▶ **DIRECTIONS FOR THIS TASK**:
Write out all of the data below verbatim, omitting the pictures from your answer.

▶ **RECORDS SUPPLIED**:
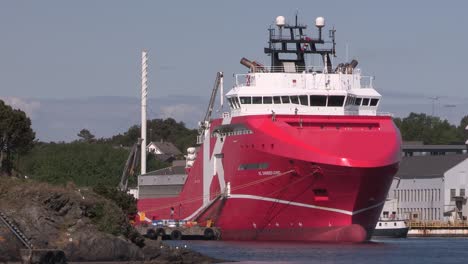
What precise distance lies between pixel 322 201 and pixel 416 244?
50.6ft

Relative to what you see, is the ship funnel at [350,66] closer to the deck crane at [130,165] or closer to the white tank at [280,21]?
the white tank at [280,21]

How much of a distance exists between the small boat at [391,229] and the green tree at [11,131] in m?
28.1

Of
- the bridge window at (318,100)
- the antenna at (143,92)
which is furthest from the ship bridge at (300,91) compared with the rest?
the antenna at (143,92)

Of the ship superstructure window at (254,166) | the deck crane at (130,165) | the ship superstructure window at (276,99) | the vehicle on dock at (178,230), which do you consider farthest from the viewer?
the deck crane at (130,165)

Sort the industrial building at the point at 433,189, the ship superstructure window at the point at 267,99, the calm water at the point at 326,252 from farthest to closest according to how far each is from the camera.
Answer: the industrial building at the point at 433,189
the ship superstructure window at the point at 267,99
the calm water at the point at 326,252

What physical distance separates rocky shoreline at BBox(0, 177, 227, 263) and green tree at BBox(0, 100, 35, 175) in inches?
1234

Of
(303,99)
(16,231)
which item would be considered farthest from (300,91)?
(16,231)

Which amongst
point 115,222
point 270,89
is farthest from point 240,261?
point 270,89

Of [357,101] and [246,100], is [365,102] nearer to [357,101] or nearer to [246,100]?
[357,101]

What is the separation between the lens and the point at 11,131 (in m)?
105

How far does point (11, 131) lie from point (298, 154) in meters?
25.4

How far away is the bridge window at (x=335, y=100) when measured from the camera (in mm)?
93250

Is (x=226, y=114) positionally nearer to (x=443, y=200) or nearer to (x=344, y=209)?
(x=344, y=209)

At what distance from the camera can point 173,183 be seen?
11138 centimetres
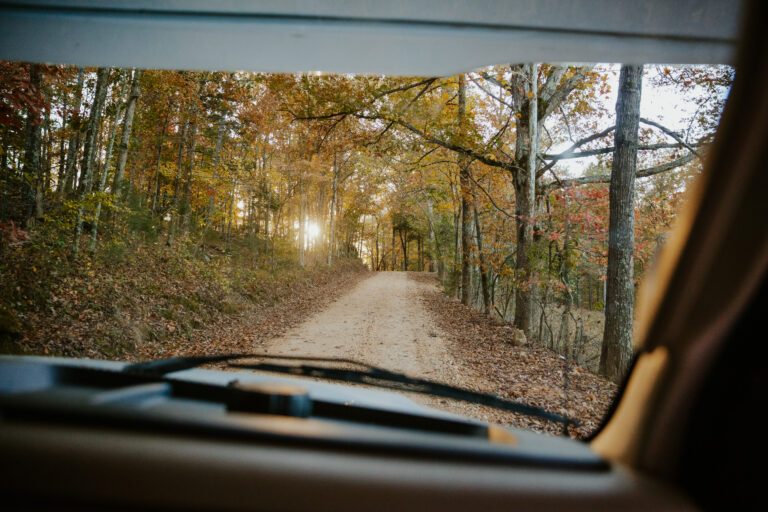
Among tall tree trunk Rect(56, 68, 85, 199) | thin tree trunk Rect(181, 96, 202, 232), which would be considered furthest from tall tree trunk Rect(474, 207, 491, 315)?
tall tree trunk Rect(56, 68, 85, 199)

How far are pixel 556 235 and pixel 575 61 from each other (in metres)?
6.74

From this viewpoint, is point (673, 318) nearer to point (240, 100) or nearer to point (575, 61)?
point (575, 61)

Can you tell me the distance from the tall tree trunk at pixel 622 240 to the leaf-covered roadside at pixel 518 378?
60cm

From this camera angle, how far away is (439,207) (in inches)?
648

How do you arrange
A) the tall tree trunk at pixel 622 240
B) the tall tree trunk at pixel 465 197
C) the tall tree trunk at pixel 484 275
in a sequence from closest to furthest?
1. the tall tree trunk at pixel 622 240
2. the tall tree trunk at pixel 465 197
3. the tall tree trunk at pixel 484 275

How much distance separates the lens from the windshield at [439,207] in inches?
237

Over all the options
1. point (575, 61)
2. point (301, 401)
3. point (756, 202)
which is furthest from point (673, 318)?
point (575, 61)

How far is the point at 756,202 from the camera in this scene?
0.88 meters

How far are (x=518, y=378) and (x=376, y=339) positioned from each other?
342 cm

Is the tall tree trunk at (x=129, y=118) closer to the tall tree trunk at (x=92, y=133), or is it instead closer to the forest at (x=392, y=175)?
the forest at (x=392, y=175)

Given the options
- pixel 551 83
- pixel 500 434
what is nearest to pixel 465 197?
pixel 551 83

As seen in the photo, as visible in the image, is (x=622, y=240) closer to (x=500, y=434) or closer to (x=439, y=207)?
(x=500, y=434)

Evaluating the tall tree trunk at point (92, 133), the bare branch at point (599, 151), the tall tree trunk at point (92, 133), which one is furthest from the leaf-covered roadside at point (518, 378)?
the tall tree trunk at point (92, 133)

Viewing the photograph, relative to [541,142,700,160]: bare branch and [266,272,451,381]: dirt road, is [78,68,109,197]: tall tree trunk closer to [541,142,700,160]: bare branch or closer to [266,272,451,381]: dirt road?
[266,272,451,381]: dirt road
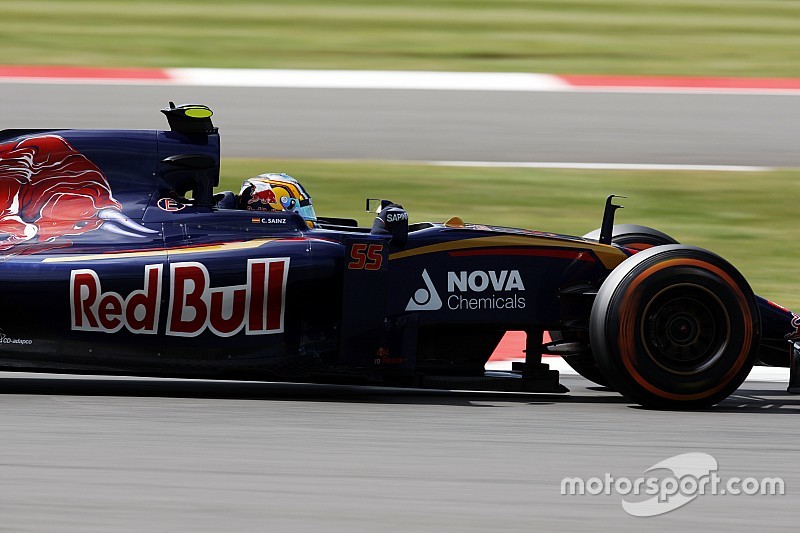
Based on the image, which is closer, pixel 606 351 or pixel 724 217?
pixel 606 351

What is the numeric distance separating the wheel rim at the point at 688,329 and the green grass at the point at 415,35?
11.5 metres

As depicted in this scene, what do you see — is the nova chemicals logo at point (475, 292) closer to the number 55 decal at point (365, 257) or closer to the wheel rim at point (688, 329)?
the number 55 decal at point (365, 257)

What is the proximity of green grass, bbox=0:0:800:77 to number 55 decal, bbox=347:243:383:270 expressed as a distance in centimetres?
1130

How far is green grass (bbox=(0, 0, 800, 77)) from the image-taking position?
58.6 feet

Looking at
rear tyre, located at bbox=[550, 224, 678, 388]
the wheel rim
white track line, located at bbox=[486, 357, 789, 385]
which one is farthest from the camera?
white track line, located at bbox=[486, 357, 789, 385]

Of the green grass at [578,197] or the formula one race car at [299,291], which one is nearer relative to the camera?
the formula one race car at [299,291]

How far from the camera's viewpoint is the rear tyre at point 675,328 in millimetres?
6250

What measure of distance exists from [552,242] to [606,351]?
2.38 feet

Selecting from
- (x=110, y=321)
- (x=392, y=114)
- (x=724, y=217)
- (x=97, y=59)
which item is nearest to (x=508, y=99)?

▶ **CORRECT RESULT**:
What precise distance lies between pixel 322 201 and pixel 416 244?
50.6ft

Relative to what you see, is the ship funnel at [350,66] closer to the deck crane at [130,165] or closer to the white tank at [280,21]?
the white tank at [280,21]

How much of a distance exists between the small boat at [391,229] and the green tree at [11,131] in m?
28.1

Of
- the bridge window at (318,100)
- the antenna at (143,92)
which is furthest from the ship bridge at (300,91) compared with the rest?
the antenna at (143,92)

Of the ship superstructure window at (254,166) | the deck crane at (130,165) | the ship superstructure window at (276,99) | the vehicle on dock at (178,230), which do you consider farthest from the viewer?
the deck crane at (130,165)

Sort the industrial building at the point at 433,189, the ship superstructure window at the point at 267,99, the calm water at the point at 326,252 from farthest to closest according to how far each is from the camera.
Answer: the industrial building at the point at 433,189
the ship superstructure window at the point at 267,99
the calm water at the point at 326,252

What physical distance separates rocky shoreline at BBox(0, 177, 227, 263) and green tree at BBox(0, 100, 35, 175) in inches?
1234

Of
(303,99)
(16,231)
which item would be considered farthest from (300,91)?
(16,231)

Which amongst
point 115,222
point 270,89
is farthest from point 240,261?
point 270,89

Of [357,101] and [246,100], is [365,102] nearer to [357,101] or nearer to [246,100]?
[357,101]

What is the separation between the lens and the point at 11,131 (in m)?
105

How far does point (11, 131) lie from point (298, 154) in meters?
25.4

How far away is the bridge window at (x=335, y=100) when measured from the camera (in mm)?
93250

Is (x=226, y=114) positionally nearer to (x=443, y=200) or nearer to (x=344, y=209)?
(x=344, y=209)

At what distance from the camera can point 173,183 be seen?
11138 centimetres
Among tall tree trunk Rect(56, 68, 85, 199) | thin tree trunk Rect(181, 96, 202, 232), which would be considered furthest from tall tree trunk Rect(474, 207, 491, 315)?
tall tree trunk Rect(56, 68, 85, 199)

How far are pixel 556 235 and pixel 575 61 from each other (in metres)?
6.74

From this viewpoint, is point (673, 318) nearer to point (240, 100) or nearer to point (575, 61)?
point (575, 61)

Can you tell me the distance from the tall tree trunk at pixel 622 240 to the leaf-covered roadside at pixel 518 378?
60cm

From this camera angle, how far away is (439,207) (in inches)?
648

How do you arrange
A) the tall tree trunk at pixel 622 240
B) the tall tree trunk at pixel 465 197
C) the tall tree trunk at pixel 484 275
in a sequence from closest to furthest?
1. the tall tree trunk at pixel 622 240
2. the tall tree trunk at pixel 465 197
3. the tall tree trunk at pixel 484 275

How much distance separates the lens from the windshield at [439,207] in inches?
237

Over all the options
1. point (575, 61)
2. point (301, 401)
3. point (756, 202)
which is furthest from point (673, 318)?
point (575, 61)

How far is the point at 756,202 from the camera in this scene?
0.88 meters

How far are (x=518, y=378) and (x=376, y=339) positioned from each other?
342 cm

Is the tall tree trunk at (x=129, y=118) closer to the tall tree trunk at (x=92, y=133), or is it instead closer to the forest at (x=392, y=175)?
the forest at (x=392, y=175)

Given the options
- pixel 551 83
- pixel 500 434
what is nearest to pixel 465 197?
pixel 551 83

As seen in the photo, as visible in the image, is (x=622, y=240) closer to (x=500, y=434) or closer to (x=439, y=207)?
(x=500, y=434)

Evaluating the tall tree trunk at point (92, 133), the bare branch at point (599, 151), the tall tree trunk at point (92, 133), which one is furthest from the leaf-covered roadside at point (518, 378)?
the tall tree trunk at point (92, 133)

Viewing the photograph, relative to [541,142,700,160]: bare branch and [266,272,451,381]: dirt road, is [78,68,109,197]: tall tree trunk closer to [541,142,700,160]: bare branch or closer to [266,272,451,381]: dirt road?
[266,272,451,381]: dirt road
Based on the image, which is closer, pixel 606 351 or pixel 724 217?
pixel 606 351

What is the numeric distance separating the wheel rim at the point at 688,329 and the green grass at the point at 415,35?
11.5 metres

As depicted in this scene, what do you see — is the nova chemicals logo at point (475, 292) closer to the number 55 decal at point (365, 257) or closer to the wheel rim at point (688, 329)?
the number 55 decal at point (365, 257)

What is the proximity of green grass, bbox=0:0:800:77 to number 55 decal, bbox=347:243:383:270 expressed as a distance in centimetres?
1130

How far is green grass (bbox=(0, 0, 800, 77)) from the image-taking position?
58.6 feet

Looking at
rear tyre, located at bbox=[550, 224, 678, 388]
the wheel rim
white track line, located at bbox=[486, 357, 789, 385]
which one is farthest from the camera?
white track line, located at bbox=[486, 357, 789, 385]

Of the green grass at [578,197] or the formula one race car at [299,291], which one is nearer relative to the camera?
the formula one race car at [299,291]

How far from the camera's viewpoint is the rear tyre at point 675,328 in millimetres?
6250

What measure of distance exists from [552,242] to [606,351]?
2.38 feet

Selecting from
- (x=110, y=321)
- (x=392, y=114)
- (x=724, y=217)
- (x=97, y=59)
which item is nearest to (x=508, y=99)?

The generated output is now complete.